> Page excerpt:
..........
When process maps fail at process management

We maintain huge to-do lists and project management tools; meetings to bring everyone onto the same page are at the core of our workdays; we draw detailed diagrams to understand and optimize organizational processes. But still: most of us suffer from issues resulting from mis-communication. The work result is inferior, the resulting emotions can be located somewhere around dissatisfaction, frustration, anger and resignation.

Bad communication – how can that be, after we’ve set up processes for every single step of the work routine? 

After carefully feeding all the PM tools and to-do lists?

After talking things through, again and again, in dozens of meetings?

There is one thing that a theoretical process model can’t guarantee: the actual extent of adoption. Sometimes processes are simply not followed due to tools being unaccessible, social matters, or simply a lack of time.

Outcomes of (in)efficient collaboration

Yes, good collaboration is beneficial, we all know that. But sometimes we still under-estimate the number of levels it has an effect on. On the personal, interpersonal, team, an organizational and even on an economical level, collaboration results in huge numbers. Thus, collaboration can benefit or hurt organizational success from all levels.
..........
> Data block:
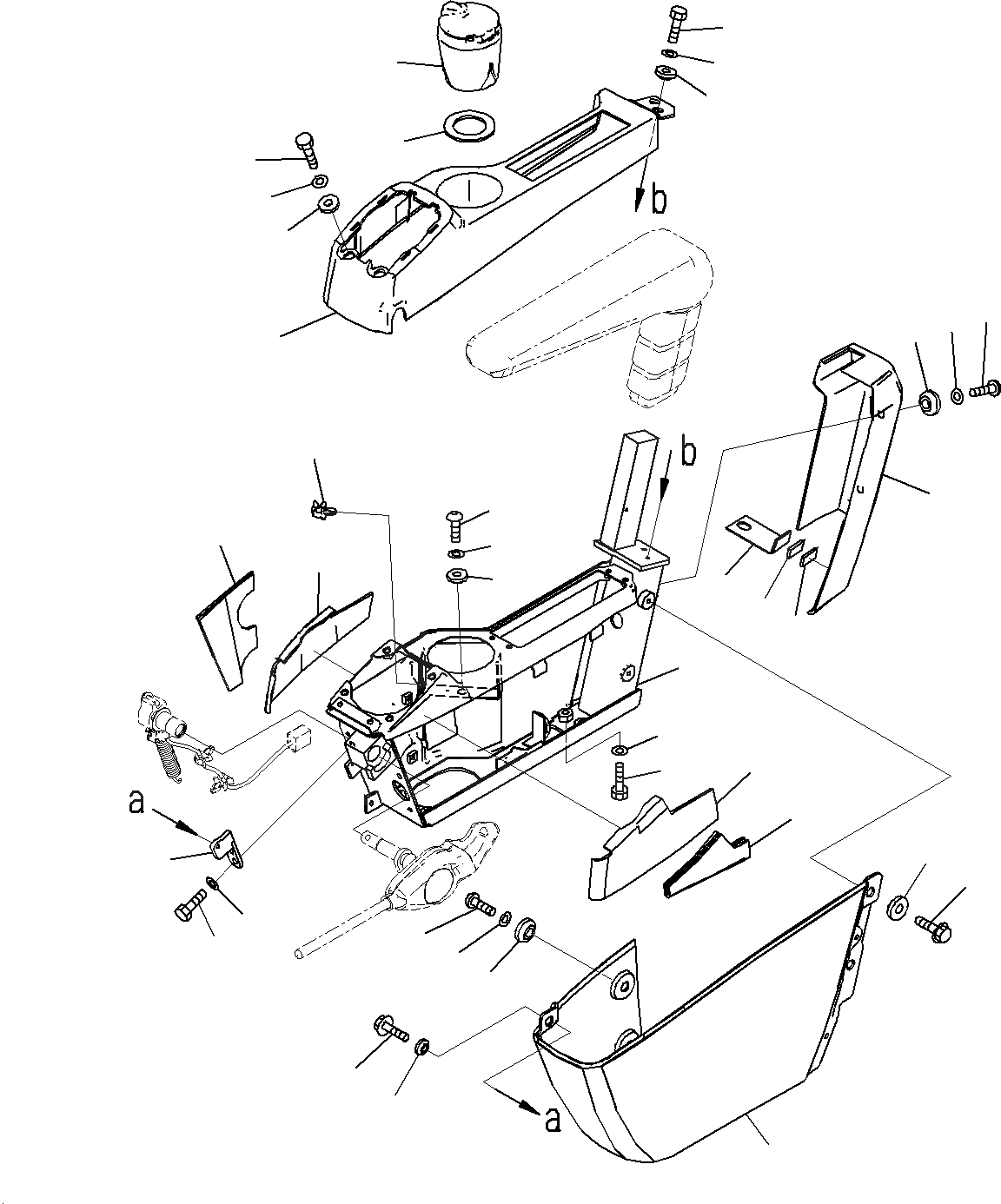 b
b
a
a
..........
> Exercises:
a) In the article on process maps, what is the one thing a theoretical process model can't guarantee?
b) Print the part of the article on process maps from "Bad communication –" to "dozens of meetings?".
The listing is separate material and has no connection to the article on process maps.

> Solutions to the problems:
a) A theoretical process model can't guarantee the actual extent of adoption.

b)
Bad communication – how can that be, after we’ve set up processes for every single step of the work routine? 

After carefully feeding all the PM tools and to-do lists?

After talking things through, again and again, in dozens of meetings?